§ **EXERCISES TO COMPLETE**:
(1) Decide whether each statement below agrees with the passage on animal collectors. Answer yes or no for each, and quote the words from the passage that settle it.
(a) Recent science has confirmed that magpies like shiny things.
(b) Female bowerbirds are drawn to the color blue.
(c) Kris Brown has spent forty years in the pest control business.
(2) Answer these questions using the passage on animal collectors.
(a) What kind of ring did Julia Boaler lose?
(b) What does the decorator crab fasten to its back?
(c) What is Kris Brown also known as around Tucson?
(3) Extend the passage on animal collectors, picking up after its final sentence.

§ **TEXT UNDER STUDY**:
_ _ _ _

Although the pack rat is the most well known of the collectors in the animal kingdom, other species do it as well. Legend has it that intelligent crows called magpies also like shiny things, though recent science has questioned that claim.18 The reputation is so enduring that an opera by Gioachino Rossini called La Gazza Ladra, which translates as The Thieving Magpie, uses the bird’s kleptomania as a plot point to create drama. There is one real-life documented case of a magpie making off with the goods. Imagine how devastated Julia Boaler of Sheffield, England, was when she realized she couldn’t locate her large pear-shaped diamond engagement ring. She and her fiancé looked in sink drains, pulled up the carpets, and turned their car inside and out. Years later during a spring clean up of their yard, they found the sparkler in an old magpie nest.19
There’s no debate that some animals collect things to propagate their species. The male satin bowerbird builds a tunnellike nest out of plain old sticks but then decorates his bachelor pad with found items that are mostly blue because female bowerbirds really have a thing for blue. The males will bring back blue pens, bottle caps, and key rings to tuck into their nests, setting the stage for what they hope comes next. The goal is to attract a ladybird to make baby birds. For protection, the decorator crab, a variety of spider crab, will grab pieces of shell, sponge, and seaweed and fasten the items to their backs for camouflage. Survival drives these creatures.
“Wiffle balls. They really like wiffle balls,” says Kris Brown, who is also known around Tucson as Mr. Pack Rat. A forty-year veteran of the pest control business, his job is to get rid of pack rats who have decided to make their homes in and around human houses in the southwest.

_ _ _ _

[Collected data entries]
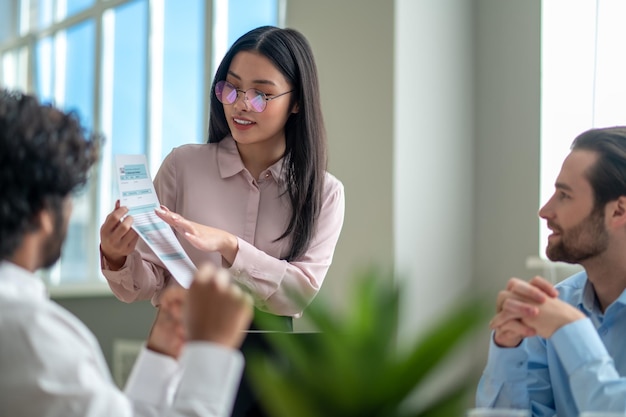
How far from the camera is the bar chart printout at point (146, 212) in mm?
2051

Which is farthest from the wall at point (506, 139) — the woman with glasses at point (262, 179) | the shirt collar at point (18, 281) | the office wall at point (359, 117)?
the shirt collar at point (18, 281)

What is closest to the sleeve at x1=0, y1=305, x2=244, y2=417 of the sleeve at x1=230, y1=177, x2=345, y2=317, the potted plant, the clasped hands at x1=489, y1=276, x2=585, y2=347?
the potted plant

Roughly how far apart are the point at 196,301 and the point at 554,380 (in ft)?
4.06

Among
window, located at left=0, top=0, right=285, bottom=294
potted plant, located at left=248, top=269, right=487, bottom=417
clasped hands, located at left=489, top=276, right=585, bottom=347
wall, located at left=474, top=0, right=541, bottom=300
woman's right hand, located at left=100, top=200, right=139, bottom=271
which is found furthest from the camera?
window, located at left=0, top=0, right=285, bottom=294

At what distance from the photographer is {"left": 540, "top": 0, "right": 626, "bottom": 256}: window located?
375 cm

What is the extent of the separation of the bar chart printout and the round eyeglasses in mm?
334

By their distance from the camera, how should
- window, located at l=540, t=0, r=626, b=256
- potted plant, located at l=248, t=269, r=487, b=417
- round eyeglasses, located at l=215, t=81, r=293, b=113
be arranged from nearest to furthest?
potted plant, located at l=248, t=269, r=487, b=417 → round eyeglasses, located at l=215, t=81, r=293, b=113 → window, located at l=540, t=0, r=626, b=256

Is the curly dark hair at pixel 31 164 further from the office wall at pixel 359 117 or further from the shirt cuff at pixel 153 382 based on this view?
the office wall at pixel 359 117

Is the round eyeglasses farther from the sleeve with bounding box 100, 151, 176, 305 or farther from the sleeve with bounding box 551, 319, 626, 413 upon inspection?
the sleeve with bounding box 551, 319, 626, 413

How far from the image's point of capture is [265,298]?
2205mm

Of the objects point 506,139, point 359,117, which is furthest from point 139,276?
point 506,139

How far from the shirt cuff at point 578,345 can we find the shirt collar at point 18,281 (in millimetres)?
976

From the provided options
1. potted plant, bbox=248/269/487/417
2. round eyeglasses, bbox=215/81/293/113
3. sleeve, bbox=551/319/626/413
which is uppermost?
round eyeglasses, bbox=215/81/293/113

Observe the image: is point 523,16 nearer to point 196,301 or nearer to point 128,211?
point 128,211
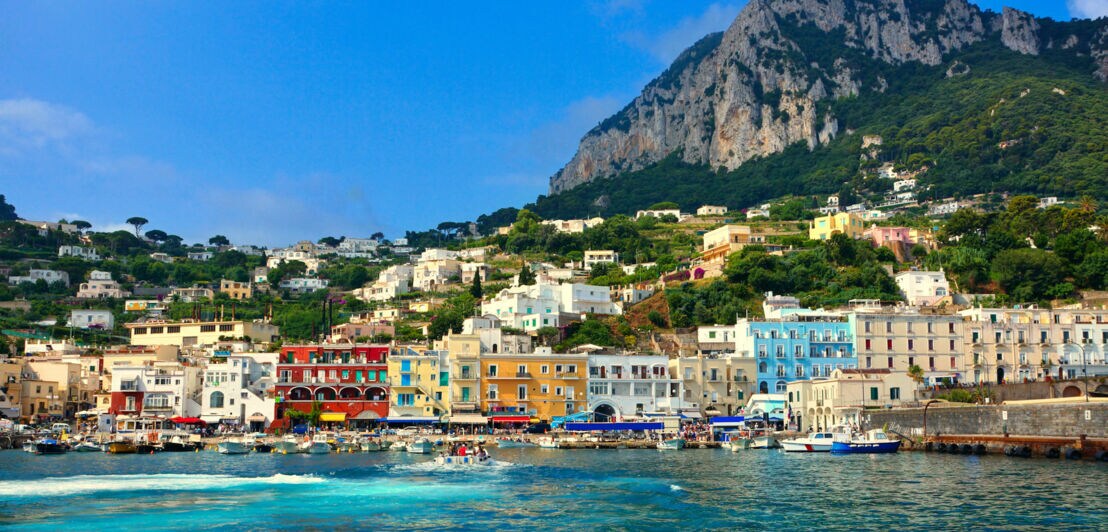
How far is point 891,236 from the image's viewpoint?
4820 inches

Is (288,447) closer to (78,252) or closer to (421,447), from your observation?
(421,447)

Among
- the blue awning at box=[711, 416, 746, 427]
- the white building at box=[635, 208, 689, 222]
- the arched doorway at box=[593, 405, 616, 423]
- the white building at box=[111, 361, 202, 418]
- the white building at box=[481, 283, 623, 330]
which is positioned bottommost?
the blue awning at box=[711, 416, 746, 427]

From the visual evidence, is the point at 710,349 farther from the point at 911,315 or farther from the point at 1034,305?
the point at 1034,305

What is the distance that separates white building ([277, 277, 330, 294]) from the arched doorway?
9301 cm

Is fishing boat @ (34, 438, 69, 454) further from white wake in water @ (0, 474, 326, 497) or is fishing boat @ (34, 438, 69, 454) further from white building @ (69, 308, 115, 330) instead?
white building @ (69, 308, 115, 330)

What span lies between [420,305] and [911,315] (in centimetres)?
6198

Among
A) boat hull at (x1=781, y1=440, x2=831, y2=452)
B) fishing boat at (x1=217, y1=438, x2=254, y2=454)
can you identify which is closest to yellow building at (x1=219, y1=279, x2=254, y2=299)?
fishing boat at (x1=217, y1=438, x2=254, y2=454)

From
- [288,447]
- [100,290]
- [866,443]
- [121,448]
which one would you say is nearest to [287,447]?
[288,447]

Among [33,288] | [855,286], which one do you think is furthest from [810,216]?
[33,288]

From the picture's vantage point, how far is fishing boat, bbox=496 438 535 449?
74125 millimetres

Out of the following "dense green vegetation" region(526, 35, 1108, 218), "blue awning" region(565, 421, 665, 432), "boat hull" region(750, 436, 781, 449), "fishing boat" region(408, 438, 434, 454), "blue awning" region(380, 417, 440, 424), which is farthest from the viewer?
"dense green vegetation" region(526, 35, 1108, 218)

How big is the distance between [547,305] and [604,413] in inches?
833

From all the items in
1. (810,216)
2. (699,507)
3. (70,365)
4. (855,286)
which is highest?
(810,216)

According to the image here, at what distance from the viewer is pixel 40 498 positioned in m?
41.1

_ _ _ _

§ **RESULTS OF THE TASKS**:
(1)
(a) No: "recent science has questioned that claim"
(b) Yes: "female bowerbirds really have a thing for blue"
(c) Yes: "A forty-year veteran of the pest control business"

(2)
(a) A large pear-shaped diamond engagement ring
(b) Pieces of shell, sponge, and seaweed
(c) Mr. Pack Rat

(3)
As someone who is called in to dismantle pack rat dens, Kris has pulled all kinds of things out of the nests.20 He keeps the winners in a display box at his home office. “The best nest as far as interesting stuff is always where th
ere’s little kids [in the homes] because [the rats] take the kids’ toys.” His treasure box is full of, among other things, a rubber duck, a Barbie with the hair chewed off, a phone handset, a political rally button for Fife Symington (the former governor of Arizona who was indicted for fraud), car keys, half a Ken doll, a Double Bubble wrapper, the motor from a Swedish erotica vibrator, lots of balls of all sizes, a piece of a beer can, a baby shoe, and a mousetrap, suggesting that at least one pack rat understands irony.
Pack rats originally lived in the arid desert mountains in the south and mountain west. They created dens in rock crevices and boulder piles as protection from their natural predators. As humans moved into the desert, pack rats saw even more opportunity for protection and hydration in the lovely gardens planted by landscapers. Pack rats really don’t want to set up shop in a human home like other rodents. Kris says if a pack rat gets stuck in a house it will destroy the home trying to claw its way out. They care more about their own dens than yours. They prefer your lawn. Humans have made it so darn inviting with all that cacti and those sprinkler systems making water so easily available. Kris explains, “Pack rats are limited by their habitat. There’s only so much habitat. When you build a house and put in roads and streets, you suddenly create a lot more habitat. The runoff from the streets, the irrigation, you get a lot better environment.”
“The spawn of Satan” is how one homeowner described them. Another found it amusing when he stumbled on a pack rat and tried to shoo it away with a shiny wrench, only to have the little critter play tug-of-war and try to take it.